Semuanya lengkap...!

Sambil merasakan detak jantung yang berdebar kencang, aku mengeluarkan satu kartu ke arena.

"Pertama-tama—aku memanggil secara khusus 'Naga Dewa Super Garubagadorasu' dengan cost 8!"

"...Eeh!?"

"Kartu ini bisa dipanggil secara khusus dengan cost nol dengan mengirim seluruh kartu di tangan ke kuburan! Selanjutnya—saat kartu-kartu di tangan ditempatkan di kuburan, efek 'Peti Penggali Kubur' yang ada di tangan aktif! Saat kartu ini ditempatkan langsung dari tangan ke kuburan, lima kartu teratas dari deck ditempatkan ke kuburan!"

"..."

"Lalu pada saat ini, efek kuburan dari 'Naga Mayat Penghancur Goma Garumu' yang ada di kuburan aktif! Satu naga di kuburan dipanggil secara khusus ke arena! Dengan ini, efek khusus 'Garubagadorasu' aktif! Saat naga berhasil dipanggil secara khusus, aku bisa menghancurkan dua life card-ku! Jika melakukannya, satu life card lawan dihancurkan!"

"...Umm."

"Giliranku belum selesai!"

"..."

"Datang! Efek trigger 'Pengirim ke Jurang' di life card aktif! Pilih tiga kartu dari deck dan kirim ke kuburan. Pada saat ini, efek 'Goma Garumu' kembali aktif, memanggil secara khusus naga dari kuburan! Lalu efek 'Garubagadorasu' aktif lagi, menukar dua life-ku untuk menghancurkan satu life Yamada!"

"..."

"Dan dengan efek 'Penunggang Naga Kilat Cepat' yang dipanggil secara khusus, semua naga-ku mendapatkan kemampuan 'Jurus Balik'. 'Jurus Balik' adalah efek yang membuat 'tidak bisa menjadi target efek kartu lawan' saat life-ku lebih sedikit dari lawan... Aku sudah memenuhi syarat ini dengan menghancurkan life-ku sendiri!"

"..."

"Memasuki fase pertempuran! Dengan efek 'Tulang Naga' di kuburan, semua naga-ku mendapatkan 'Kecepatan Dewa' dan bisa bergerak seketika! Semua unit menyerang serentak! Dengan 'Jurus Balik', meskipun ada trigger, seranganku tidak bisa dihentikan...!"

"..."

"Terakhir, serangan dengan 'Garubagadorasu'! Rasakan, 'Nyala Api Ekstrim Penghancur Dewa'! Dengan ini life card Yamada jadi nol! Aku menang! Hah, hah, hah..."

Aku menang!

Berhasil

One Turn Kill saat giliran kedua berhasil!

Hebat, ini luar biasa...!

Meskipun ini deck yang kususun sendiri, aku tidak menyangka bisa melakukan semua sesuai rencana seperti ini. Deck kuburan Roman Cannon yang sempurna, yang hanya dibuat berdasarkan teori. Strukturnya memang rawan kecelakaan jika draw-nya buruk... tapi kali ini, semuanya berjalan sesuai rencana dari tangan pertama!
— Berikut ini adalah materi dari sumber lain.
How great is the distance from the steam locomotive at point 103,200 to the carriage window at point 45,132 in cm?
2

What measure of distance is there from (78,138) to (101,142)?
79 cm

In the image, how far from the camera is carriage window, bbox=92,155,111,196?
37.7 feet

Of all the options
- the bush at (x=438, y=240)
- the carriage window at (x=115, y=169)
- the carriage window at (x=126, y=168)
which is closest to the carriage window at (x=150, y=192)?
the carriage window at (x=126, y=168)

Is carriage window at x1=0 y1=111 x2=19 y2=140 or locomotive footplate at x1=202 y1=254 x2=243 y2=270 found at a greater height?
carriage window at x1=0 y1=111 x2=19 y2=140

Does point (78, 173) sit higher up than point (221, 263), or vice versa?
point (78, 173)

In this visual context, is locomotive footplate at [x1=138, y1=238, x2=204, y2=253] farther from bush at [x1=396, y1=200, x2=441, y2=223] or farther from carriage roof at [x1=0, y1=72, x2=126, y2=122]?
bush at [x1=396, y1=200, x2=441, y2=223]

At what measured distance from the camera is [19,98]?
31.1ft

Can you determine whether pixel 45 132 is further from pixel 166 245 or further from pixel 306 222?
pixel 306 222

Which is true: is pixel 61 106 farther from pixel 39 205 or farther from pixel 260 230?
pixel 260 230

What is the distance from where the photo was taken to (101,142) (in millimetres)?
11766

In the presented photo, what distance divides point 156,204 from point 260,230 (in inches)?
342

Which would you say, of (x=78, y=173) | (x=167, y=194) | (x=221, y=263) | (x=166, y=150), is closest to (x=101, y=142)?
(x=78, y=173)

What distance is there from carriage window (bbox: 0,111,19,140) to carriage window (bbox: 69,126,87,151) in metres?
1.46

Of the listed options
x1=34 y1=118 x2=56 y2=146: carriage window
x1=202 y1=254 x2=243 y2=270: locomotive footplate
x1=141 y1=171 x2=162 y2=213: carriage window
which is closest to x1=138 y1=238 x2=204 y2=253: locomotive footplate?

Roman Cannon yang selama ini hanya ada dalam khayalan berhasil dalam pertarungan nyata. Meskipun ada beberapa kartu yang sekarang dilarang sehingga kombo ini tidak bisa digunakan dalam pertandingan resmi... tapi kekuatan penghancur dan sensasi kesegarannya ketika berhasil memang luar biasa.


Saat aku masih terlena dalam kepuasan One Turn Kill — beberapa detik kemudian, akhirnya aku sadar.

"..."

Yamada yang ada di depanku sedang membuat ekspresi yang luar biasa.

Hampa, kosong.

Melampaui kemarahan atau kebingungan, kekosongan yang luar biasa. Ekspresi tanpa emosi sama sekali, seolah-olah kehilangan segala bentuk perasaan. Sudah lama sekali aku tidak melihat wajah Yamada yang sedingin ini...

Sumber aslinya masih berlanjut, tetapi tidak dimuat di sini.